Director of the United Nations Office for Outer Space Affairs (UNOOSA)
- Incumbent
- Assumed office 2023
- Secretary-General: António Guterres
- Preceded by: Simonetta Di Pippo

Personal details
- Education: King's College London (LLB); HEC Paris (MBA);
- Occupation: Lawyer, UN official

= Aarti Holla-Maini =

Director of the UN Office for Outer Space Affairs since 2023

Aarti Holla-Maini is a British lawyer with a specialty in space policy. Since 2023, she has been Director of the United Nations Office for Outer Space Affairs (UNOOSA).

== Life and education ==
Aarti Holla-Maini received an LLB degree (with upper second class honours) from King's College London in 1992, which included time abroad studying German law at the University of Passau. She completed her Legal Practice Course at the University of Law, and in 1995 qualified as a solicitor of the Supreme Court of the United Kingdom. Holla-Maini also received an MBA from HEC Paris in 1997; during her program, she participated in an exchange program at the New York University Stern School of Business. She is also an alumnus of a course by the International Space University.

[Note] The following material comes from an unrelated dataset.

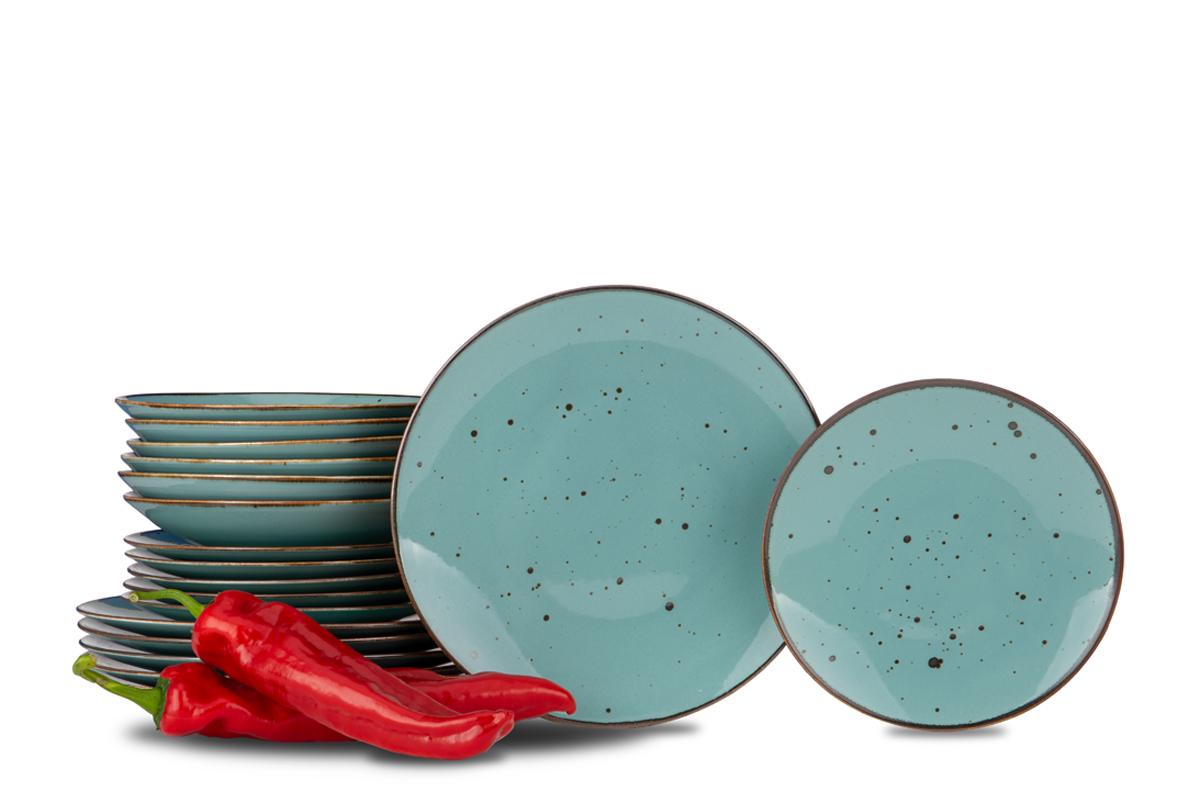Serwis obiadowy polska porcelana Cottage Tiffany dla 6 os.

Holla-Maini is of British Indian origin and holds British and Belgian nationalities. She speaks English, French, German, and Punjabi fluently, and resides in Brussels.

== Career ==
Holla-Maini worked as a business development manager at Airbus Defense and Space from 1997 to 2000 in Munich and then from Brussels. In 2004, she became the secretary-general of the EMEA Satellite Operators Association (ESOA). Under her leadership, the ESOA expanded to a more global scope, becoming the Global Satellite Operators Association (GSOA) in 2021. From 2013 to 2014, Holla-Maini served as the vice-chair of the World Economic Forum Global Agenda Council for Space. She later served on the Global Future Council on Space Technologies. At the 2022 World Economic Forum Annual Meeting, Holla-Maini advocated for heightened cybersecurity around space-based services. Later that year, she was replaced by Isabelle Mauro as GSOA secretary-general. Between her time at GSOA and the UN, Holla-Maini was a vice president at NorthStar Earth & Space.

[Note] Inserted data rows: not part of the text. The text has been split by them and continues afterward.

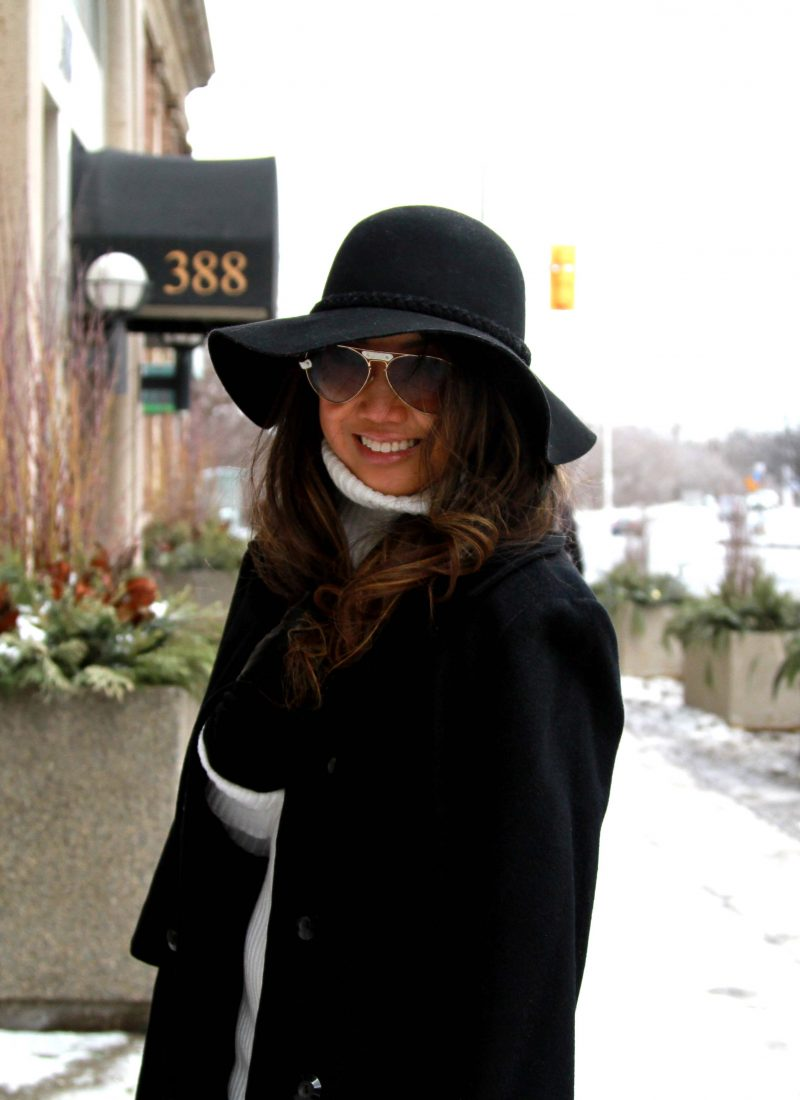how to white in the winter, winter trends, how to wear, fashion blog, madelyn chung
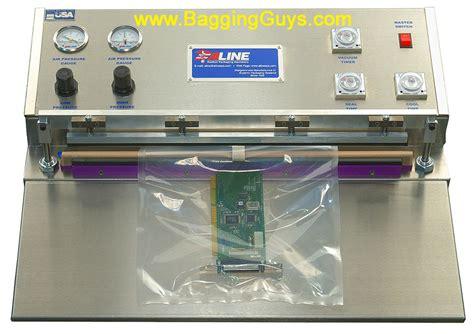 elvis entry level vacuum sealers jaw impulse vacuum sealer offered   baggingguys www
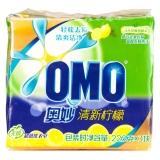 奥妙 清新柠檬超效洗衣皂226g*3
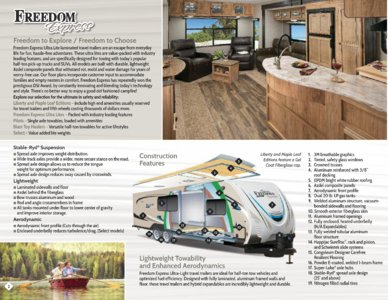 2018 Coachmen Freedom Express Brochure page 2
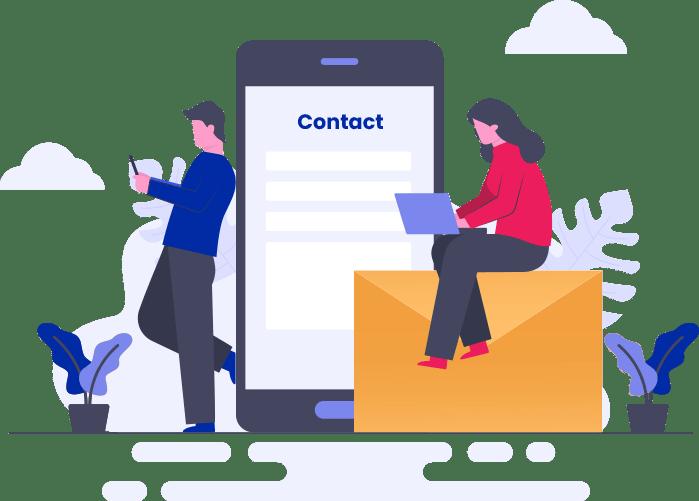 Contactez l'équipe commerciale pour en savoir plus sur le placement du Groupe Confiance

On 26 June 2023, António Guterres, Secretary-General of the United Nations, announced that Holla-Maini would serve as the director of UNOOSA, which is an office within the United Nations Secretariat. She took up the directorship in September of that year, succeeding Simonetta Di Pippo and an acting director. In her role, Holla-Maini serves as a senior advisor to the secretary-general and represents the officeholder at forums on the use of outer space. Holla-Maini highlighted the problem of space debris. It is estimated that there is 9,000 tonnes of debris in orbits at speeds of around 15,000 mph. The amount is increasing and there is an increased chance of collisions creating more bits. Holla-Maini predicted that it would take some time to agree international rules, but the UN had issued guidelines in 2019 and these could be the basis of national policies until then. She also took leadership of an idea called UNOOSA Space Bridge, which was launched at the start of 2024. The idea was to increase communication between areas of global interest using exchange programmes and other techniques to break down information silos.

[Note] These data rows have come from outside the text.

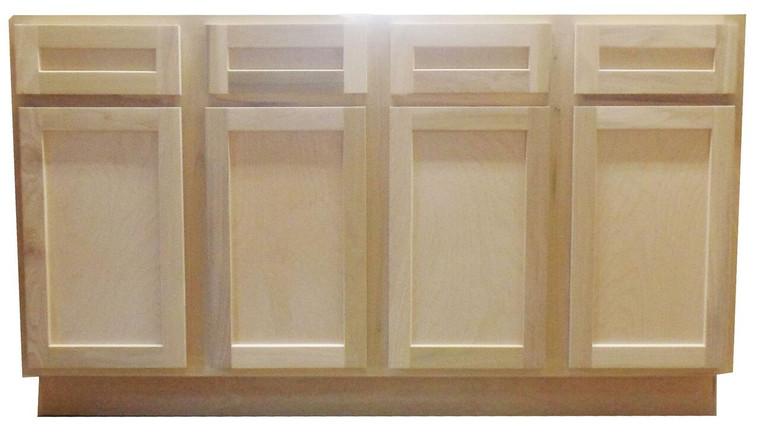 60 in Single Sink Bathroom Vanity Cabinet in Unfinished Poplar or Shaker Style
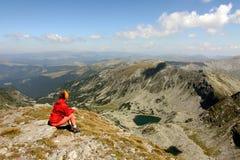 βουνό πεζοπορώ στοκ φωτογραφία με δικαίωμα ελεύθερης χρήσης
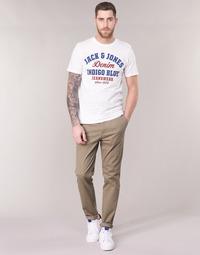 Υφασμάτινα Άνδρας Παντελόνια Chino/Carrot Jack & Jones JJIMARCO Beige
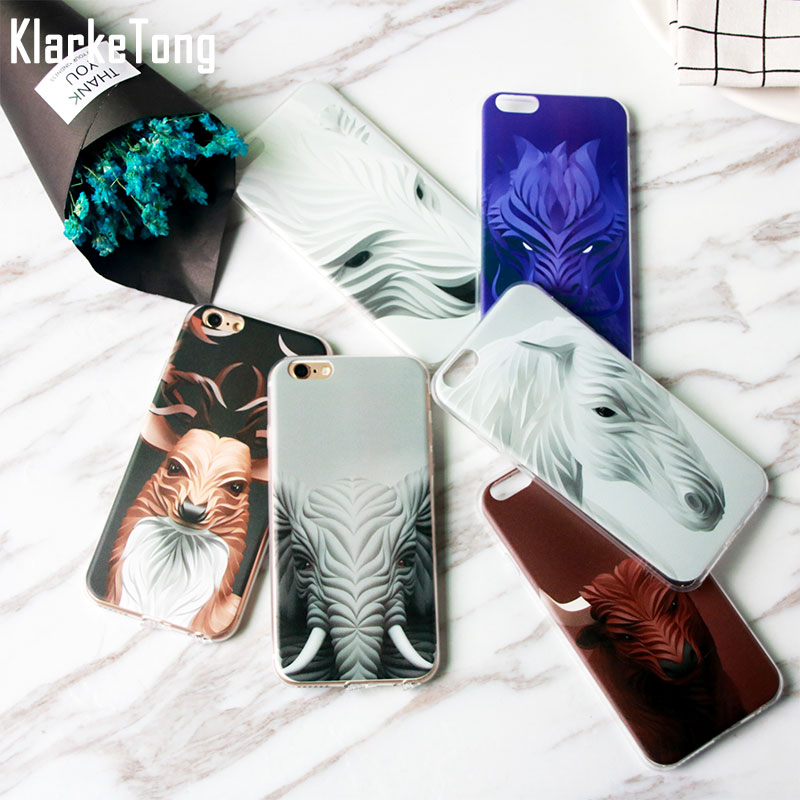 Animal Snake Horse Bull Bear Elephant Design Phone Cases For iPhone XS MAX XR 7 8 6 6s Plus 5s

At the 2024 Conference of the Parties, Holla-Maini participated in global discussions on the role of space in climate action. On the sidelines of the conference, she was interviewed by content creator Max Klymenko. In her roles, Holla-Maini has also been a participant in other forums on outer space and sustainability, such as the International Telecommunication Union's 2022 Forum on Science, Technology and Innovation for the Sustainable Development Goals, the International Research Center of Big Data for Sustainable Development Goals' 5th International Forum on Big Data for Sustainable Development Goals in 2025, and various events of the International Astronautical Federation.